Noted internet lesbians Stevie Boebi and Jessica Kellgren-Fozard have released their third annual edition of Sweet Aunt, Spicy Aunt in which they answer Yuletide questions from viewers on how to survive the holidays. They delve into a common question in the pagan community: “How do I deal with all the Jesus stuff when I have religious trauma?” This question is uniting many demographics who seek to celebrate the winter holiday with community, kindness, and charity to the less fortunate rather than radical commercialization or religious extremities.
Stevie describes herself as a former Catholic who also suffers from religious trauma. She describes the differences she has discovered since moving to the United Kingdom, explaining that comparatively to the United States it is a far less religious country but also much more traditional. She uses an example of Nativity plays which are everywhere in the UK but have things like giant lobsters and rainbows rather than the birth of Jesus. She also points to the new trend of re-inventing the lyrics of Christmas carols to more traditional Yule lyrics as a coping strategy and the pagan roots of nearly everything about the holiday season.
Jessica is a Quaker, a religious group known for extending friendship, refusing to participate in war, refusing to swear oaths, and opposing slavery. She describes the process of explaining Christmas to her toddler as very odd, that it’s a birthday celebration for a person who lived a very long time ago and you don’t actually get to meet the person whose birthday it is even though that is unlike every other birthday celebration her son has experienced. She jokes that was a tougher concept for her son to understand than Joseph being the father but also not the father, a self-reference to raising a son with her wife.

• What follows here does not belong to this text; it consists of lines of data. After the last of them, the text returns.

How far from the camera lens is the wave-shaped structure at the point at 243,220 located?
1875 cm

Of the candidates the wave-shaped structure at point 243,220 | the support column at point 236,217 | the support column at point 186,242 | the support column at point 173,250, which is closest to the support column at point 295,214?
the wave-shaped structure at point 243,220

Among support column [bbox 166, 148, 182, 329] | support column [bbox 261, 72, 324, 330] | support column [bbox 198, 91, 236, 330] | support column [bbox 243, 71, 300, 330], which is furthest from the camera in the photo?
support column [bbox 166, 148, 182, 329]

Jessica elaborates on the Quaker views regarding Jesus, explaining their belief is that all people are the children of god, everybody is equal, so while they view Jesus as a historical figure his being a child of god is taken as a given because everybody is. She also discusses the pagan roots of Yule and Saturnalia, teasing a future video in which she delves into the topic at more length which is scheduled for release on December 28th.
The overlapping value of viewing all human life as sacred have caused many from all walks of life to seek the deeper roots of Christmas traditions to reconcile the cognitive dissonance between what the holiday should be versus what it has become.